病になったと知り、あまりの衝撃に、書状を受け取る手が震えた。

「忙しさにかまけて、不摂生な生活を送った為、

そのツケが、まわったものと思われます」
 
 意次が冷静に告げた。

「席だけ残して、快復したら、復帰すれば良かろう。

そちが、辞したら、そちの為に、

今まで、頑張って来た者らは、どうなるのじゃ? 」
 
 家斉は、大奥の奥女中たちの

悲しむ姿が目に浮かび感情的になった。

「心残りがあるとしたら、政務が忙しく、

家庭を顧みなかった事でござる。

余生は、家族と過ごす事をお許しいただきたい」
 
 意次は悲痛な表情で訴えた。

「御三家が、ますます、つけあがる事は、

目に見えておるが、余儀なし事じゃ」
 
 家斉はやり切れなかった。

「それがしは、老中職を全うしたと自負しております。

先日、先代の見舞いに登城した越中殿にお会いし、

久方ぶりに話をしたのですが、越中殿より、

白河藩主との養子縁組の件で、それがしを恨んでいたが、

その悔しさが良き藩主となり、見返す力にもなったと言われ、

救われた思いがしました。

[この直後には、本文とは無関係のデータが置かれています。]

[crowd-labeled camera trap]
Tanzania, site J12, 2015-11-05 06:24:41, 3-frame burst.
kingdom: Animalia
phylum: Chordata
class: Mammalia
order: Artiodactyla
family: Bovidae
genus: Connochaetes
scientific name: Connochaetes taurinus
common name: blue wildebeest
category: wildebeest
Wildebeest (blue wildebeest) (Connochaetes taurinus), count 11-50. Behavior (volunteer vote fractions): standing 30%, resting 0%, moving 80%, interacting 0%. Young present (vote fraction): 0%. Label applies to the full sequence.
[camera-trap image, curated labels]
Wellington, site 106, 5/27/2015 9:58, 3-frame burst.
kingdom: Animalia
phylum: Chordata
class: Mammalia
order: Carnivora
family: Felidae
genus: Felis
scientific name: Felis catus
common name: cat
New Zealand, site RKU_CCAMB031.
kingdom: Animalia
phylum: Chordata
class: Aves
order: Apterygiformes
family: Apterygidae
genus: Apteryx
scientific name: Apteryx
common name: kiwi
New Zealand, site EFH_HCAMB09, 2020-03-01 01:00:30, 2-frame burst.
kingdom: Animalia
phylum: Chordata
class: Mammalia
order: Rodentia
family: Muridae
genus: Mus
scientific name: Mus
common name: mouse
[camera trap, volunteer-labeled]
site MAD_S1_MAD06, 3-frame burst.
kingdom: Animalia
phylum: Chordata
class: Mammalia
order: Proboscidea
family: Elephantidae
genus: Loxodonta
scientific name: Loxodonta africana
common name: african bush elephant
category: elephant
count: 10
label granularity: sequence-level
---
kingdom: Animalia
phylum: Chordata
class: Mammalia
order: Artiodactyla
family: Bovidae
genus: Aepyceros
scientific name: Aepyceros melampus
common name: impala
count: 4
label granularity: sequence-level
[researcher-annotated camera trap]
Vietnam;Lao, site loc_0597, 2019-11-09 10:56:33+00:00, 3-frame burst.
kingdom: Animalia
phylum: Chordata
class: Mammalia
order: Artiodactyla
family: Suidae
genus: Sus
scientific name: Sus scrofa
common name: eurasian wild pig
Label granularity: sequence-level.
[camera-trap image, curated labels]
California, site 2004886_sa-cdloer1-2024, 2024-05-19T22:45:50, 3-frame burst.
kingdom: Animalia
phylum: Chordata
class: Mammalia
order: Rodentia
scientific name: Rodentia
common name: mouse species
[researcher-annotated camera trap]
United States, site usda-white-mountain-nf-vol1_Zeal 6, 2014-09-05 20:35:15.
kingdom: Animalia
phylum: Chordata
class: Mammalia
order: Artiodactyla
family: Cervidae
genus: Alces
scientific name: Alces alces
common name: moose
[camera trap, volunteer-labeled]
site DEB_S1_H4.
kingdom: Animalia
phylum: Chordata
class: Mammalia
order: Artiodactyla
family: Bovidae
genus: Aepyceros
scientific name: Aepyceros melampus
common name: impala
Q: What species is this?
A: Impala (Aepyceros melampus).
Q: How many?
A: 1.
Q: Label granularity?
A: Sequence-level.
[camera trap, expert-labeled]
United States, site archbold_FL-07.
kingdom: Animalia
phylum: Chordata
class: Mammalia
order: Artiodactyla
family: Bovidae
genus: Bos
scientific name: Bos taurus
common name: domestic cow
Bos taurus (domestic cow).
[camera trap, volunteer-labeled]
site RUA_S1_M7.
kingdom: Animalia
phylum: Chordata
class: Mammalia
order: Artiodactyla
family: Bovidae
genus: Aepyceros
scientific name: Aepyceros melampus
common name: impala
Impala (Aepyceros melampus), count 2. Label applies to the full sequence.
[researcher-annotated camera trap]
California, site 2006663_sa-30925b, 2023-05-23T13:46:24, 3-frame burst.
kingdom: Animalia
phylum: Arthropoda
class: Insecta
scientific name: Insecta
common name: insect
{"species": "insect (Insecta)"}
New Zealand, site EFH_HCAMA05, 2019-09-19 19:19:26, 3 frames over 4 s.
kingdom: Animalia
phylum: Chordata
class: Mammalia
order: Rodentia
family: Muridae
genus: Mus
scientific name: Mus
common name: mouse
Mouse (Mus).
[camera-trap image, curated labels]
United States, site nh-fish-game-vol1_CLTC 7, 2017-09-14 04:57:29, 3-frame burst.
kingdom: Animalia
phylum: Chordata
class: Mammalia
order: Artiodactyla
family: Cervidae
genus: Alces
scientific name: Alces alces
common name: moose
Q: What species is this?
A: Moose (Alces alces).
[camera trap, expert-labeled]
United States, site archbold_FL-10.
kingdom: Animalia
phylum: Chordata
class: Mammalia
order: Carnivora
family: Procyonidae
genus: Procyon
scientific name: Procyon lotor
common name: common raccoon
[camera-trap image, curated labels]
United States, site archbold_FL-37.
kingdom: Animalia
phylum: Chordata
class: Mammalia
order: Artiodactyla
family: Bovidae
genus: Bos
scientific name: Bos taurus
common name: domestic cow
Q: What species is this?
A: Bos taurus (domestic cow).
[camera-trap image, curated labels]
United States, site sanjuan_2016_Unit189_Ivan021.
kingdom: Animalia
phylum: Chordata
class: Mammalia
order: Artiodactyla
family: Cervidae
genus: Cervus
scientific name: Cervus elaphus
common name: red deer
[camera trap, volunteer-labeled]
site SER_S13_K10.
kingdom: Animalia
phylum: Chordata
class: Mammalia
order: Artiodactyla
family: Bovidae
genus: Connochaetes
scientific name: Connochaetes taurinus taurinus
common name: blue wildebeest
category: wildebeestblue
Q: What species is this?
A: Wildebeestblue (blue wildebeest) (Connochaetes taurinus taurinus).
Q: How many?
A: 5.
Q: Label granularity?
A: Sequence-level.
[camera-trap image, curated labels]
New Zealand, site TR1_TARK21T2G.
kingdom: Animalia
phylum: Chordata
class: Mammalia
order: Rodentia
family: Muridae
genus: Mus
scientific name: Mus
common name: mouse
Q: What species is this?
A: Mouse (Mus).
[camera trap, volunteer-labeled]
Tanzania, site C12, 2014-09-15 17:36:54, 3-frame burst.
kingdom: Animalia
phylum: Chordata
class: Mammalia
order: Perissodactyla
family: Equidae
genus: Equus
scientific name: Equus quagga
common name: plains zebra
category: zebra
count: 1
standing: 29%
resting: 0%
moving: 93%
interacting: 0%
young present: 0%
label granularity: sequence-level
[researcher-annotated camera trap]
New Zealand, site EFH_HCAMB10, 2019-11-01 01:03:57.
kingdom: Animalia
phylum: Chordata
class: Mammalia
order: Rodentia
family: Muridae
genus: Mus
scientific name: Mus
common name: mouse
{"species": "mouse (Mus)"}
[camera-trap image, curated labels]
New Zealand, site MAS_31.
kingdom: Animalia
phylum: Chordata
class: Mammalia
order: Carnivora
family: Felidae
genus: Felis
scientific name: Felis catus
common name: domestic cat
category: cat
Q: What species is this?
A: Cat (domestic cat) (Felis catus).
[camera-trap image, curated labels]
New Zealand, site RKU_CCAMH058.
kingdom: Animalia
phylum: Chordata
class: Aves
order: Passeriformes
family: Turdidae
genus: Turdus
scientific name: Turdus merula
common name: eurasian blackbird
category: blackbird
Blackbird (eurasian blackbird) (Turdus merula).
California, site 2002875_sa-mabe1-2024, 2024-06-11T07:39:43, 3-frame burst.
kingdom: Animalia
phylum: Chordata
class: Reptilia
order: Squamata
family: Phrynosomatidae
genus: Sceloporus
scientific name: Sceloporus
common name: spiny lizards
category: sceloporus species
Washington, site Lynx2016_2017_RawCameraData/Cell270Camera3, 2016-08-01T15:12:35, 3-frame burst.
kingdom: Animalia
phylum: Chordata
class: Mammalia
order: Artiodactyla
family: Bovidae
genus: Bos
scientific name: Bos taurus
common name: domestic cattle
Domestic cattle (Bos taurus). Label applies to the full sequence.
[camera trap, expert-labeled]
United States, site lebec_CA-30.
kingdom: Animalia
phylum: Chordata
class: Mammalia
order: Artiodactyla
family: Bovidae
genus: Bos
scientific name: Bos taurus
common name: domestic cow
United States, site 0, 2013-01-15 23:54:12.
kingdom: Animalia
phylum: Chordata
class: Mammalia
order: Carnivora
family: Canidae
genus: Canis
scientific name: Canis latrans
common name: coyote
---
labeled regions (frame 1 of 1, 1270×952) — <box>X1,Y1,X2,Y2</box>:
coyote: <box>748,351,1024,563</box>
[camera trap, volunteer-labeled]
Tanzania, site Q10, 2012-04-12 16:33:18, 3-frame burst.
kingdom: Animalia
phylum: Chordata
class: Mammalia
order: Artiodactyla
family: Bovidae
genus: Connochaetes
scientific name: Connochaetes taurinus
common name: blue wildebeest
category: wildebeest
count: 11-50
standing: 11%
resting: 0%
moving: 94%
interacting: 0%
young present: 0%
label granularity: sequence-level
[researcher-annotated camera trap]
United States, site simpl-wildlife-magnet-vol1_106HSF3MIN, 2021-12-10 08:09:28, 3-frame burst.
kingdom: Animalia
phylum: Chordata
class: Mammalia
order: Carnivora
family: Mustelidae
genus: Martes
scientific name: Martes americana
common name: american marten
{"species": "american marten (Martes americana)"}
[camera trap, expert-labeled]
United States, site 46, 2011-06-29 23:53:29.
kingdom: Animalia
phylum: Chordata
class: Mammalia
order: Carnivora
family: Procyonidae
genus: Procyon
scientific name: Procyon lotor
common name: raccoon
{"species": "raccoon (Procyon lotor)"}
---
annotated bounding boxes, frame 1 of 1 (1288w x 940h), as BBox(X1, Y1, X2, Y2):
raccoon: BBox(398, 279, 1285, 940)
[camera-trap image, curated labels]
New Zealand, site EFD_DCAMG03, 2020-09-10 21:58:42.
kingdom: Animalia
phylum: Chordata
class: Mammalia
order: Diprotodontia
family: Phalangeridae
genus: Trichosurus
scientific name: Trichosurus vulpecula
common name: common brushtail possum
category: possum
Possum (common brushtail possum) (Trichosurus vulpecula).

何と申しても、

越中殿の政に対する姿勢が素晴らしい。

それがしが果たせなかった大奥の改革を越中様に託しました」
 
 意次が穏やかに告げた。

「和睦したとは、実に、めでたい。

越中も、藩主として苦労した事で丸くなったのじゃろう。

そちは、1度は、余の願いを受け入れ留まってくれた。

此度は、そちの本懐を余が、受け入れる番じゃ」
 
 家斉は、【病気御断】を受理した。

意次の辞意表明は、伏せられたが、

幕閣は、以前から、御三家から要請されていた

田沼派の重鎮、横田準松の失脚に向けて動き出した。

田沼派の御側御用取次として、横田の右腕として活躍していた

本郷泰行が、解任されたことは、

田沼派の幕臣たちにとって、寝耳に水の出来事であった。

 当初、横田を標的としていた治済だが、

思いの他、横田の権勢が強く、思い通りに行かなかった。

そこで、横田が信頼を置く本郷泰行を失脚させる事により、

横田を動揺させ追い詰める作戦に切り替えた。

横田は、治済の挑発に抵抗していたが、

治済は、大崎を通じて家斉に英断を迫った。